I'm relying on HotChocolates support for filtering lists. This does not seem to work with PostgreSQL arrays as mapped by Npgsql. Independent of whether you use equalTo or greaterThanOrEqualTo, the resulting SQL where clause is WHERE o."NearnormalHemisphericalVisibleTransmittances" @> ARRAY[@__p_0]::double precision[]. Note that @> is the contains operator of PostgreSQL arrays. Three solutions come to mind:

  1. Do not use PostgreSQL arrays to store "mirrored values" and instead put them in their own tables and use foreign keys to link them to the data.
  2. Figure out where exactly code changes are necessary and ask the respective library developers to integrate them into the official codebase.
  3. Write all filters manually.

What fun it is to be a software developer working in a heterogeneous software world.

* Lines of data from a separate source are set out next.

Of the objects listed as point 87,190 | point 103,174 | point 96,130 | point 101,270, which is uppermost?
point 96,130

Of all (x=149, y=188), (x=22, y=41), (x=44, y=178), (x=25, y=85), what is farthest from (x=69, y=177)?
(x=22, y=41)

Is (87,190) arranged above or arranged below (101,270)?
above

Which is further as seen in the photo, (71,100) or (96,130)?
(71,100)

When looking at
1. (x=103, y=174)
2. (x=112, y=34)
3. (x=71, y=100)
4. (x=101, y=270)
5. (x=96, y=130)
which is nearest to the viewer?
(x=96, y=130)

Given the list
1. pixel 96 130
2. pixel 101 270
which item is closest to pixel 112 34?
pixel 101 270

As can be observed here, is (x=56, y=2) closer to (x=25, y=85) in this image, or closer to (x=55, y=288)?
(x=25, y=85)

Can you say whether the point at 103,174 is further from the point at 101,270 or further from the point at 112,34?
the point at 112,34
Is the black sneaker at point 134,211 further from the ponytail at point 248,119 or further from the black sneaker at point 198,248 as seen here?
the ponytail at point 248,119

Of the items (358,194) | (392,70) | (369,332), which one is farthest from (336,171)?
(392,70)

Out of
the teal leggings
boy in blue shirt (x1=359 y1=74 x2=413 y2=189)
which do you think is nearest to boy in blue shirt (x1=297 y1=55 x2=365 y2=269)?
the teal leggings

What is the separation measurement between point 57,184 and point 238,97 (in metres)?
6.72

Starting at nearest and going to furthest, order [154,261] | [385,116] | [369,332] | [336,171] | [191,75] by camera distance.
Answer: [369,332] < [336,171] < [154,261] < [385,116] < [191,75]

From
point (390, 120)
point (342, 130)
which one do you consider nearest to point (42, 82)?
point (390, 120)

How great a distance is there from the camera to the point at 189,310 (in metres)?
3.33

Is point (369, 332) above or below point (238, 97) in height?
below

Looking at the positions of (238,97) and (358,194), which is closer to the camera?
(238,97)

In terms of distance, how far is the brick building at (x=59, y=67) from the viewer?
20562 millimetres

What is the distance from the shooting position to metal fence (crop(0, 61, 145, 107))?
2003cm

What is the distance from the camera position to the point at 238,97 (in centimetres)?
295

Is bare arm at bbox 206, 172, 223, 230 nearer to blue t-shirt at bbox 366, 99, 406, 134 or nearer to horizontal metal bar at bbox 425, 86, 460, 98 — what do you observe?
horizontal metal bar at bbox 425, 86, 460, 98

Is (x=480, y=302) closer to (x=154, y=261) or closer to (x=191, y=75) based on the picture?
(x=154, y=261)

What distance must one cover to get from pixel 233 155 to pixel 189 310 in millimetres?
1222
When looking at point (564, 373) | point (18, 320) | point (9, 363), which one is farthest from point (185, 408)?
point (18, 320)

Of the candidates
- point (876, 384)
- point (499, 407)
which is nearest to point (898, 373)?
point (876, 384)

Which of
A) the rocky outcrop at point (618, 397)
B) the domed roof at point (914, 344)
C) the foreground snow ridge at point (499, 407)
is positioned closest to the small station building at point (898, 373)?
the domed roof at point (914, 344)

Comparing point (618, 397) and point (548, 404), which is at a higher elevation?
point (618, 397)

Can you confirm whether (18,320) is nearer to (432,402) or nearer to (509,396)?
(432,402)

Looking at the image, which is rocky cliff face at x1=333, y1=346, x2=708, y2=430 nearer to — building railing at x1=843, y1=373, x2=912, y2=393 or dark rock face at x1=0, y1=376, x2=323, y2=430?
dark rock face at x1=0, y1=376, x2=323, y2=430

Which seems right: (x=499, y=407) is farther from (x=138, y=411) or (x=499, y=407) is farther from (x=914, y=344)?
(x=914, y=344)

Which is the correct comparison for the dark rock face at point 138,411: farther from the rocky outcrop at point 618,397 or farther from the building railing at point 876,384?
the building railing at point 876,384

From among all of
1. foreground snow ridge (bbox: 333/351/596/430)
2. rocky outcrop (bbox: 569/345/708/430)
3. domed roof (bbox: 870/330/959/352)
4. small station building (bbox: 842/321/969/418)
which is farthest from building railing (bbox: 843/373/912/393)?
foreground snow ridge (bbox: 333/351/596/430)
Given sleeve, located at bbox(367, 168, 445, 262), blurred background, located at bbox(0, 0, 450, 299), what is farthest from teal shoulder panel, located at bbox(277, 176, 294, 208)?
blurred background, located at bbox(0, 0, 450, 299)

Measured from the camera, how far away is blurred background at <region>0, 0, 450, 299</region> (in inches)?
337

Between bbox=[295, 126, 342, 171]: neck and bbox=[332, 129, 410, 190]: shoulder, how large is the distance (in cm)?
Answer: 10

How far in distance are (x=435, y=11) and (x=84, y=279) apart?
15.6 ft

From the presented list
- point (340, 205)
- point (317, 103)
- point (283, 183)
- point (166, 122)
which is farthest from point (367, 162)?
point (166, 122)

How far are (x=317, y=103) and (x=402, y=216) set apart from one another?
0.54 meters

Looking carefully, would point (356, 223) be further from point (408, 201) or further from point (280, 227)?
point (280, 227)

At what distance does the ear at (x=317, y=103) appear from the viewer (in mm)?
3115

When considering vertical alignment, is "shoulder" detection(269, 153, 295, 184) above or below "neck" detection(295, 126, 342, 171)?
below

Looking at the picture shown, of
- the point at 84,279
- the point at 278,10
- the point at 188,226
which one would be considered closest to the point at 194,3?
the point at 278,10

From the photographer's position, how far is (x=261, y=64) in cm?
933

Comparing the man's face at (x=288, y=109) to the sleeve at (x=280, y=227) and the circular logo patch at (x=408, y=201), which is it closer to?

simon-wacker commented 2 years ago

Addition: As far as I can see, when we keep using PostgreSQL arrays, it's not possible to rewrite greaterThanOrEqualTo and lessThanOrEqualTo into SQL queries simply because PotgreSQL arrays do not have respective generic containment operators. With generic I mean that the developer cannot decide what containment means, that is, how values are compared with each other. With the built-in containment operators, elements are always compared by equality.